Physical AI Models
Run and fine-tune state-of-the-art robotics foundation models on Mixtrain. These Vision-Language-Action (VLA) models enable robots to understand instructions, perceive their environment, and generate actions — all from a single model.
Example Models
| Model | Provider | Parameters | Description |
|---|---|---|---|
| GR00T N1.6 | NVIDIA | — | Foundation model for generalist humanoid robots with dual-system architecture |
| pi0.5 | Physical Intelligence | — | Generalist robot policy with open-world generalization |
| pi0-FAST | Physical Intelligence | — | Autoregressive VLA with FAST action tokenizer |
| SmolVLA | Hugging Face (LeRobot) | 450M | Compact VLA that runs on consumer hardware, even a MacBook |
Quick Start
from mixtrain import Model
# Load a robotics foundation model
model = Model("smolvla-base")
# Fine-tune on your robot's demonstration data
model.train(
dataset="my-workspace/robot-demos",
steps=20000
)NVIDIA GR00T N1.6
NVIDIA's Isaac GR00T N1.6 is a Vision-Language-Action model with a dual-system architecture inspired by human cognition:
- System 1 (Fast): A Diffusion Transformer running at 120 Hz for real-time motor actions.
- System 2 (Slow): A Vision-Language Model for high-level reasoning at 10 Hz.

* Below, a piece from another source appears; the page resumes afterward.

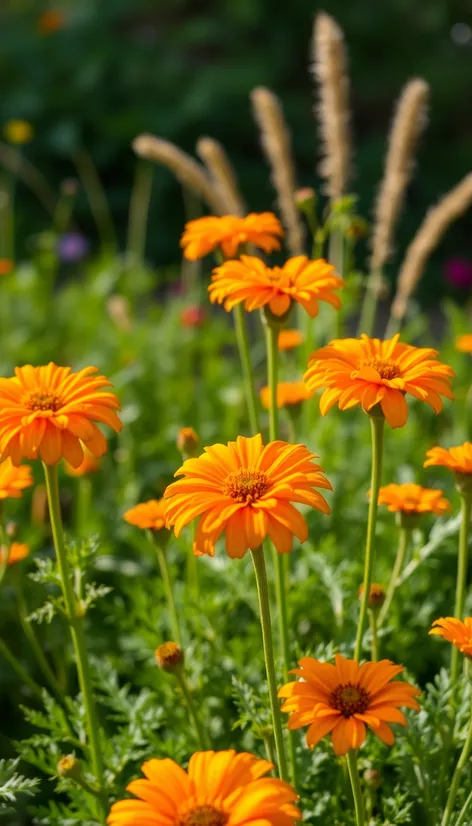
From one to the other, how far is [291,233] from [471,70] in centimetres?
431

GR00T N1.6 is trained on a mix of real-robot trajectories, human videos, and synthetic data. It generalizes across tasks like grasping, bimanual manipulation, and multi-step object handling.

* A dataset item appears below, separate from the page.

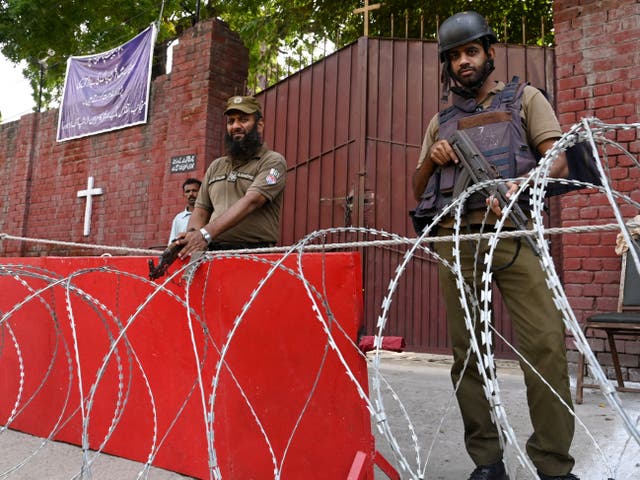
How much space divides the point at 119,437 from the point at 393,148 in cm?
350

model = Model("groot-n1.6")
model.train(
dataset="my-workspace/humanoid-demos",
steps=50000
)Physical Intelligence pi0.5
pi0.5 is a generalist robot policy from Physical Intelligence, trained on 10,000+ hours of robot data. It uses knowledge insulation to generalize to entirely new environments not seen during training — like cleaning up a kitchen in a new home.
model = Model("pi0.5")
# Fine-tune for your specific robot and environment
model.train(
dataset="my-workspace/kitchen-tasks",
steps=30000
)The lighter pi0-FAST variant uses the FAST action tokenizer for faster autoregressive inference.
Hugging Face SmolVLA
SmolVLA is a 450M parameter VLA from Hugging Face's LeRobot project. Despite its small size, it matches or exceeds larger models in both simulation and real-world tasks. Its asynchronous inference stack enables robots to complete 2x more tasks within fixed time constraints.
model = Model("smolvla-base")
# Fine-tune with as few as 50 demonstration episodes
model.train(
dataset="my-workspace/pick-and-place",
steps=20000
)SmolVLA is pretrained on 10 million frames from 487 community datasets on the Hugging Face Hub, spanning diverse environments from labs to living rooms.